M = romania_location_map 
start = 'A'
goal = 'B'
result = DFS(start, goal)
Success. Route from A to B found. Path: ['A', 'S', 'F', 'B']
In [11]:
# one more test

start = 'S'
goal = 'N'
result = DFS(start, goal)
Success. Route from S to N found. Path: ['S', 'F', 'B', 'U', 'V', 'LA', 'N']

Voila! We did it again. It worked. We just created a DFS algorithm also for graphs!

Visualization (Optional)

We will inject a small code to keep track of bag contents, nodes traversed for sake of visualization. And then render an animation to visualize how nodes were traversed to reach the goal.

In [12]:
from collections import deque
from docHelpers_ipython import Doc

# VISUALIZATION PURPOSE
from IPython.display import display, Image

cameFrom = { }  # This has to be globally accessible for reconstructPath to 

def reconstructPath(current_node):
    Path = [current_node]
    while current_node is not None:
        current_node = cameFrom[current_node] # Now current node would become 'A'
        Path.append(current_node)
    return reversed(Path[:-1]) # trimming    

def DFS(start, goal): 

    # INITIALIZATION
    openSet = deque()
    openSet.append(start)  
    cameFrom[start] = None
    closedSet = set(start)   # GRAPH: we never get to add 'start' in closed set once in main loop, so we do now!             

    # MAIN LOOP
    while openSet: #eventual failure exit

        current_node = openSet.pop()    # FIFO 

        if current_node is goal:   # successful exit
            print('Success. Route from {} to {} found. Path: {}'.format(start,goal,list(reconstructPath(current_node))))
            break

        # VISUALIZATION PURPOSE
        all_neighbors = reversed(M.get(current_node,[]).get('connections',[]))        
        considered_neighbors = list(set(all_neighbors) - set(closedSet)) # thank you: https://stackoverflow.com/questions/3462143/get-difference-between-two-lists

        for each_neighbor in reversed(M.get(current_node,[]).get('connections',[])):  # add neighbors                
            if each_neighbor not in closedSet:  # GRAPH: add to queue only if not already visited
                openSet.append(each_neighbor)                  
                cameFrom[each_neighbor] = current_node    
                closedSet.add(each_neighbor)

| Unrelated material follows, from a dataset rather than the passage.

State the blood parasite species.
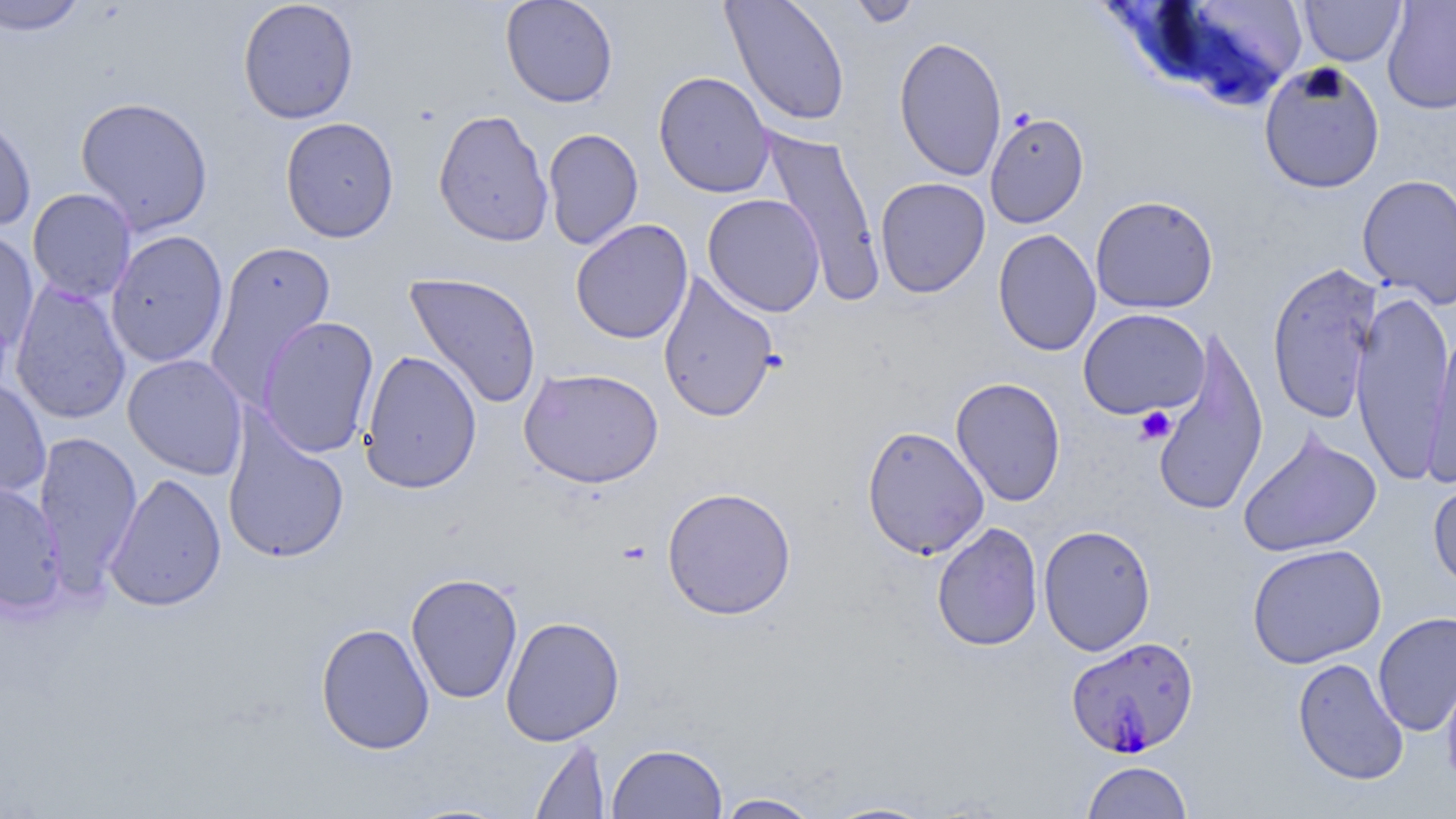

Plasmodium falciparum.

uninfected red blood cell locations = approximate bounding boxes as (x1, y1, x2, y2) in pixels: (0, 0, 89, 35), (238, 0, 360, 124), (500, 0, 619, 108), (721, 0, 851, 127), (846, 0, 923, 28), (1299, 0, 1406, 66), (1382, 0, 1456, 114), (1145, 1, 1309, 109), (894, 35, 1007, 181), (1258, 61, 1385, 194), (653, 71, 775, 198), (74, 96, 214, 236), (433, 108, 554, 247), (0, 109, 37, 232), (985, 111, 1089, 229), (280, 116, 399, 243), (542, 128, 643, 249), (761, 129, 885, 303), (1357, 173, 1456, 308), (875, 177, 991, 298), (27, 188, 137, 304), (702, 193, 826, 317), (1090, 195, 1219, 314), (570, 219, 694, 345), (0, 229, 39, 357), (106, 229, 229, 368), (993, 229, 1101, 356), (204, 240, 336, 404), (1266, 261, 1383, 423), (657, 270, 780, 423), (404, 272, 543, 409), (9, 280, 132, 425), (1350, 291, 1456, 485), (1077, 308, 1210, 419), (256, 316, 380, 458), (1422, 326, 1456, 485), (1150, 329, 1269, 517), (358, 350, 483, 495), (122, 354, 249, 479), (519, 367, 664, 487), (0, 375, 51, 501), (951, 376, 1066, 507), (222, 418, 350, 564), (861, 424, 990, 560), (1237, 427, 1382, 558), (33, 431, 142, 590), (104, 472, 227, 612), (1428, 475, 1456, 593), (0, 481, 67, 614), (661, 486, 797, 620), (931, 522, 1043, 652), (1038, 524, 1156, 656), (1247, 543, 1387, 668), (406, 572, 523, 704), (1372, 611, 1456, 738), (500, 616, 625, 746), (315, 622, 435, 755), (1292, 657, 1409, 785), (1440, 664, 1456, 790), (530, 738, 611, 818), (607, 742, 728, 819), (1081, 760, 1194, 818), (713, 793, 824, 818), (819, 800, 941, 818)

        # VISUALIZATION PURPOSE
        _ = doc.computeGraphs(current_node, considered_neighbors)

    # VISUALIZATION PURPOSE     
    _ = doc.computeGraphs(current_node, [])
    return 'No Goal found!'


M = romania_location_map 
start = 'A'
goal = 'B'

# VISUALIZATION PURPOSE - called here caz we use doc in ourSearchAlgo
doc = Doc(M) 

result = DFS(start, goal)

# VISUALIZATION PURPOSE
images = doc.render()
display(Image(images[0]),Image(images[1]),Image(images[2]))
Success. Route from A to B found. Path: ['A', 'S', 'F', 'B']

BFS vs DFS Visual Comparison:

Take a moment to compare the BFS and DFS traversal, we just finished.

    
    

BFS goes layer by layer, whereas DFS goes depth in one direction, come back, goes into another and so on.